Business leaders have said the region is a long way from a sustained recovery despite better than expected GDP figures.
Figures from the Office For National Statistics say GDP grew 0.8 per cent in the third quarter of 2010 but chambers of commerce from the West Midlands are warning against complacency.
Graham Aylott, policy officer at the Coventry and Warwickshire Chamber of Commerce, said the latest GDP figures were better than expected but could not be used as a barometer for short term growth.
Mr Aylott said: “These figures are better than expected and build on the second quarter growth of 1.2 per cent.
“But, that said, we cannot read too much into them. The fact that we have had three quarters of growth is undoubtedly positive but we cannot become complacent.
“We have just seen one of the toughest public spending reviews for many years and the affects of that are a long way off being felt in the ‘real’ economy.
“So what we must see and hear from the Government is a commitment to rebalancing the economy being driven through in order to help create the jobs and economic prosperity of the future.
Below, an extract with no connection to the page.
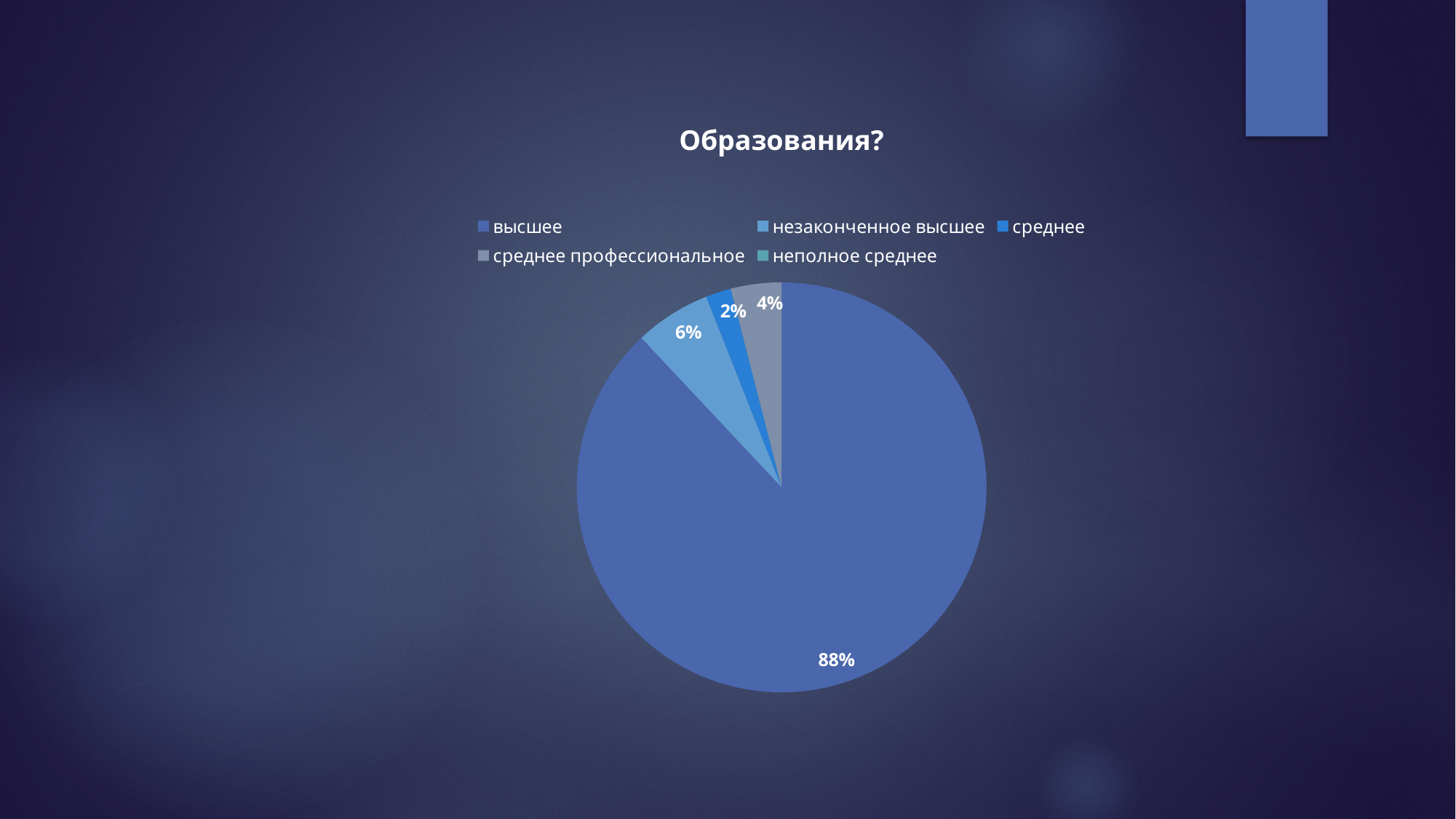
What percentage is shown for незаконченное высшее? 6% What percentage is shown for среднее? 2% What percentage of the pie chart is labelled for высшее? 88% What is the difference in percentage points between высшее and незаконченное высшее? 82 What percentage is shown for среднее профессиональное? 4% How many categories does the legend list? 5 What type of chart is shown on the slide? pie chart Which of the labelled slices is the smallest? среднее Which category has the largest slice of the pie? высшее Which is larger, the slice for среднее профессиональное or the slice for среднее? среднее профессиональное Which legend entry has no visible labelled slice in the pie? неполное среднее What is the title of the chart? Образования?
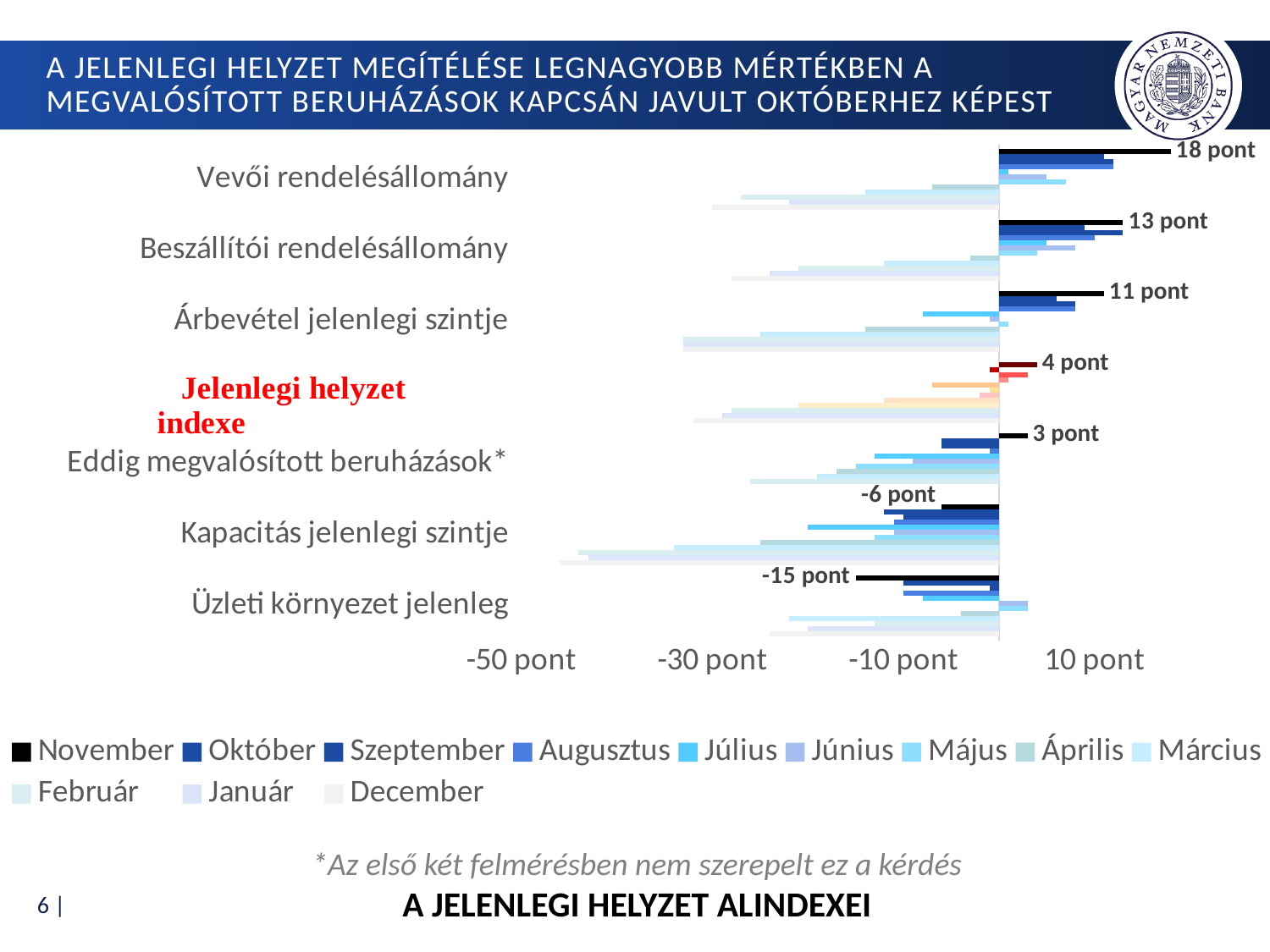
Which category has the highest November value? Vevői rendelésállomány What is the November value for Vevői rendelésállomány? 18 pont Which category has the lowest November value? Üzleti környezet jelenleg Which has a higher November value: Jelenlegi helyzet indexe or Eddig megvalósított beruházások*? Jelenlegi helyzet indexe What is the November value for Kapacitás jelenlegi szintje? -6 pont What is the difference between the November values for Vevői rendelésállomány and Árbevétel jelenlegi szintje? 7 pont What is the November value for Beszállítói rendelésállomány? 13 pont What is the November value for Üzleti környezet jelenleg? -15 pont How many series does the legend list? 12 How many categories are shown on the chart? 7 Which category's label is highlighted in red on the chart? Jelenlegi helyzet indexe What type of chart is shown on the slide? Bar chart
“This is not a time to pat ourselves on the back and say the good times have returned. This a time to learn from the mistakes of the past and make sure everything is in place to build a sustained recovery.
“I believe the Bank of England understands that and, therefore, I would be shocked to see any movement on interest rates on the back of these figures.”
Will Rogers, policy adviser at Birmingham Chamber Group, said the region, and the country as a whole, was “not out of the woods yet”, and believes and there is still the threat of a double dip recession.
Mr Rogers said: “The Office for Budget Responsibility has estimated that the public sector spending cuts will result in the loss of 490,000 public sector jobs by 2014/2015. In Birmingham the total employment reduction, direct and indirect, is predicted to be 19,880, equivalent to 4.1 per cent of total employment. It is unreasonable for government to expect the private sector to take up this slack unless conditions are created which will encourage businesses to create jobs and wealth.
“The Government must play its part by supporting capital investment. If access to finance continues to hinder the business community, the Government will come under pressure to implement further measures, such as fresh stimulus through quantitative easing that will help grow the economy further.
“Less red tape and cutting down on legislation is what Chamber member businesses are asking for.”